25 febbraio 2009

THE READER

Ieri sera ho finito un libro che mi ha fatto dormire sonni agitati. O magari è stato il tonno.
No, secondo me più il libro!
Stasera mi dò una pacca sulla spalla e mi porto al cinema. A vedere THE READER.
Il film è bello, ma il mio stato d'animo è sempre più depresso e malinconico. Mi chiedo perchè mi dò retta!!?
Oltre tutto sono anche molto arrabbiata perchè ci arroghiamo sempre il diritto di decidere le sorti degli altri.
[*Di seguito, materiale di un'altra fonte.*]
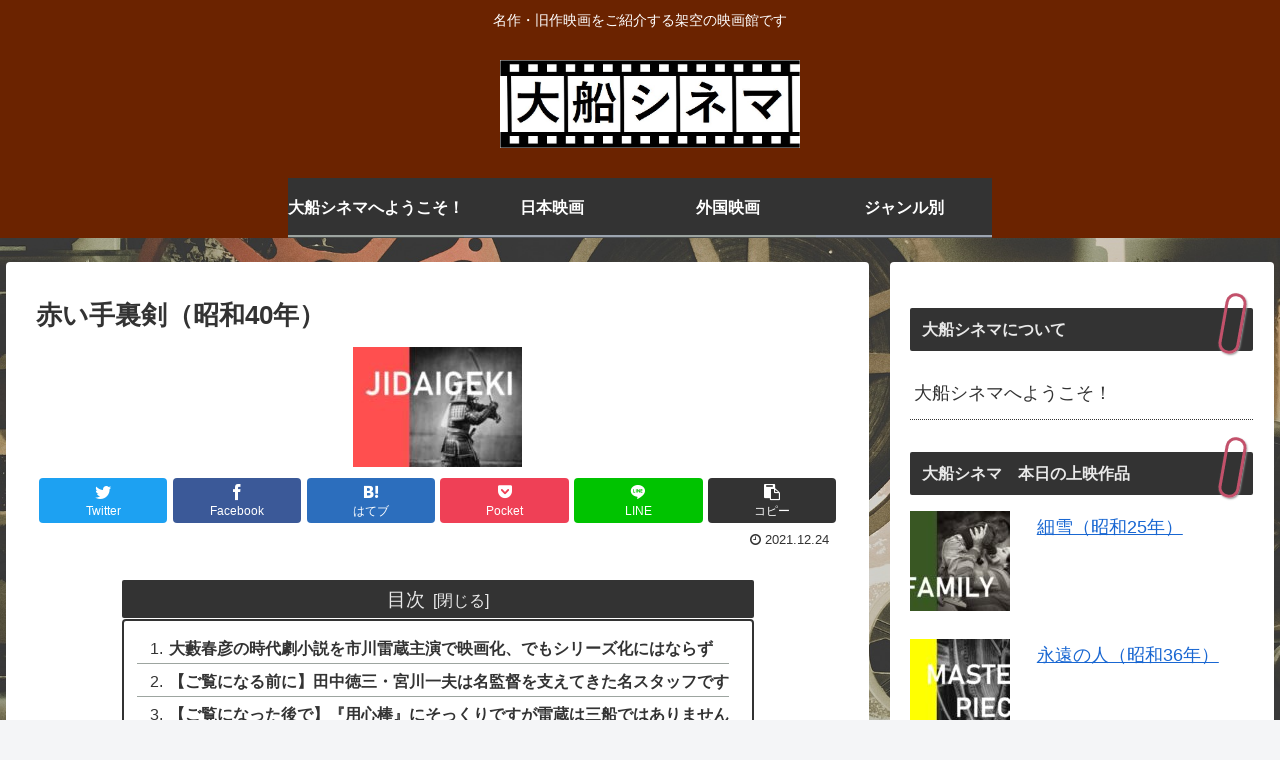

--- FILE ---
content_type: text/html; charset=utf-8
request_url: https://www.google.com/recaptcha/api2/aframe
body_size: 268
content:
<!DOCTYPE HTML><html><head><meta http-equiv="content-type" content="text/html; charset=UTF-8"></head><body><script nonce="6BwO3Rglq2Vi0cOcHLkaNw">/** Anti-fraud and anti-abuse applications only. See google.com/recaptcha */ try{var clients={'sodar':'https://pagead2.googlesyndication.com/pagead/sodar?'};window.addEventListener("message",function(a){try{if(a.source===window.parent){var b=JSON.parse(a.data);var c=clients[b['id']];if(c){var d=document.createElement('img');d.src=c+b['params']+'&rc='+(localStorage.getItem("rc::a")?sessionStorage.getItem("rc::b"):"");window.document.body.appendChild(d);sessionStorage.setItem("rc::e",parseInt(sessionStorage.getItem("rc::e")||0)+1);localStorage.setItem("rc::h",'1769010496074');}}}catch(b){}});window.parent.postMessage("_grecaptcha_ready", "*");}catch(b){}</script></body></html>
Mi ha molto inquietata il vedere come la storia, in mega o in micro, si ripeta e si riproponga. Con motivazioni diverse, con coscienze diverse, ma tagliamo il traguardo tutti con lo stesso peccato sulle spalle.
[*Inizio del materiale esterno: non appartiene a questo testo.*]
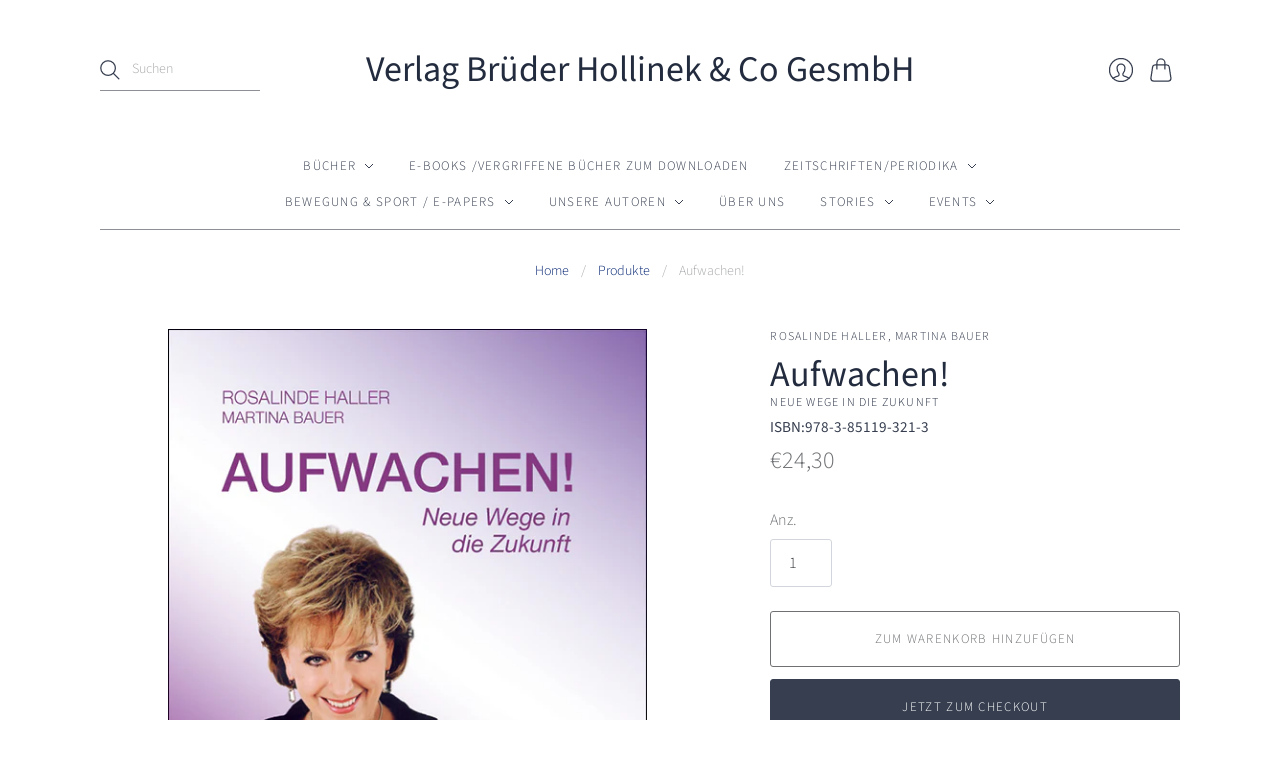

--- FILE ---
content_type: text/css
request_url: https://hollinek.at/cdn/shop/t/3/compiled_assets/styles.css?v=354
body_size: -623
content:
/*# sourceMappingURL=/cdn/shop/t/3/compiled_assets/styles.css.map?v=354 */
Hanna ha lavorato come guardiana nei campi di concentramento.
Lei ed altre 5 vengono giudicate, più moralmente che legalmente, a riguardo della procedura da loro usata, di selezionare 10 donne da rimandare a morire ad Auschwitz.
Nei campi hanno lavorato centinaia di guardiane, migliaia di uomini e donne con oneri e responsabilità anche peggiori; ma queste 6 sono state scelte a loro volta per fungere da capro espiatorio. Saranno loro a pagare a nome di tutti. Sono state loro ad essere selezionate per essere sacrificate.
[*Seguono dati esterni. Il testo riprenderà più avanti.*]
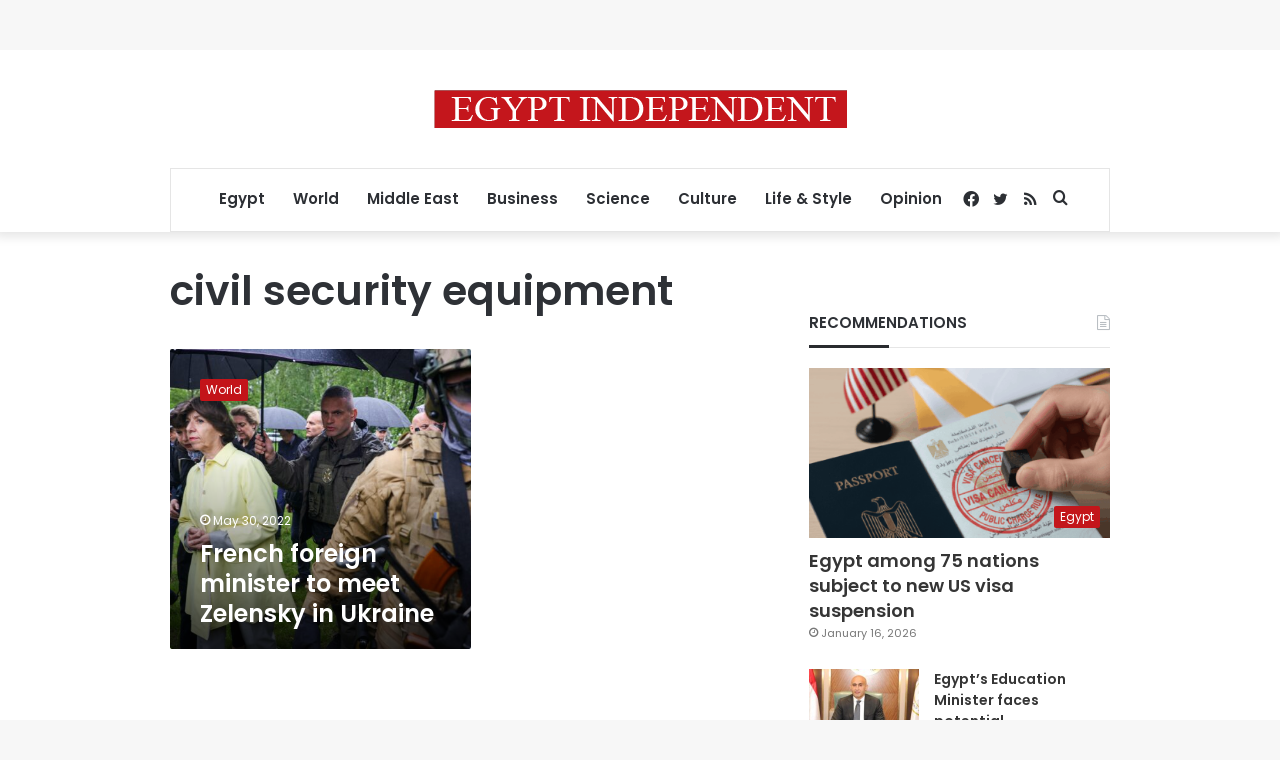

--- FILE ---
content_type: text/html; charset=utf-8
request_url: https://www.google.com/recaptcha/api2/aframe
body_size: 267
content:
<!DOCTYPE HTML><html><head><meta http-equiv="content-type" content="text/html; charset=UTF-8"></head><body><script nonce="T_gPAsSKXcJAoLDLKyQyUQ">/** Anti-fraud and anti-abuse applications only. See google.com/recaptcha */ try{var clients={'sodar':'https://pagead2.googlesyndication.com/pagead/sodar?'};window.addEventListener("message",function(a){try{if(a.source===window.parent){var b=JSON.parse(a.data);var c=clients[b['id']];if(c){var d=document.createElement('img');d.src=c+b['params']+'&rc='+(localStorage.getItem("rc::a")?sessionStorage.getItem("rc::b"):"");window.document.body.appendChild(d);sessionStorage.setItem("rc::e",parseInt(sessionStorage.getItem("rc::e")||0)+1);localStorage.setItem("rc::h",'1768736883316');}}}catch(b){}});window.parent.postMessage("_grecaptcha_ready", "*");}catch(b){}</script></body></html>

--- FILE ---
content_type: application/javascript; charset=utf-8
request_url: https://fundingchoicesmessages.google.com/f/AGSKWxX_FaJjfD4N1cQa9EvrIM3krM2RH1Ek2S6bteE_7qWmh1m8gmF2LYp3yTEmWBmthT8NlU-VezXYsDOAL-lVA7QVh_asjJx3EmC07-18n9mNo1vNu9pJktFCfCQ9_vTOcGZCClQVVyeyQ3BqAdpd_DJ7nC0fXyLHQTVvxqoNIt8JlCsJ64zS-i2mcbeT/_/stickyads./rectangle_advertorials_/advertguruonline1./home/ad_=120x600;
body_size: -1290
content:
window['4fda59ee-7014-441f-9915-c72d7a6ac9b0'] = true;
L'insegante spiega una cosa tanto banale quanto aberrante e purtroppo inoppugnabile: le persone vengono giudicate ADESSO, ma tenendo conto delle leggi vigenti ALLORA.
In effetti non si può condannare qualcuno che ha agito contro gli Ebrei mentre erano in vigore le leggi razziali. Nessuno avrebbe mai dovuto permettere l'esistenza di leggi razziali!
Grazie al cielo l'insegnante aggiunge anche che uccidere è sempre peccato. Un piccolo e fievole barlume di moralità...
Michael non riesce a capacitarsi della spietata e razionale crudeltà di Hanna. Che porta come sue ragioni, il dovere. Il lavoro.
Potrebbe scagionarla dall'accusa più grave. Farle scontare 4 anni come le altre 5 guardiane, del tutto disinteressate al loro processo, e per nulla cambiate nella loro meschinità; ma preferisce lasciarla al suo destino, sperando che le impartisca una lezione.
Ma "i campi non insegnano niente". La risposta che trova nella sua visita ad Auschwitz è sbagliata. Il suo paragonare la prigione di Hanna alla prigione degli Ebrei lo porta a commettere lo stesso errore dei colpevoli: giudicare. Decidere le sorti.
"Cosa hai imparato in prigione?" (ma "i campi non insegnano niente") le chiede 20 anni dopo.
"A leggere" risponde lei.
Un film pesante, come lo possono essere solo quelli legati al NaziFascismo.
Un rimando di domande e un' eco di risposte.
La scatoletta del the fa commuovere. Se si pensa che siamo tutti infinitamente simili. Anche se stiamo dai due lati opposti della barricata.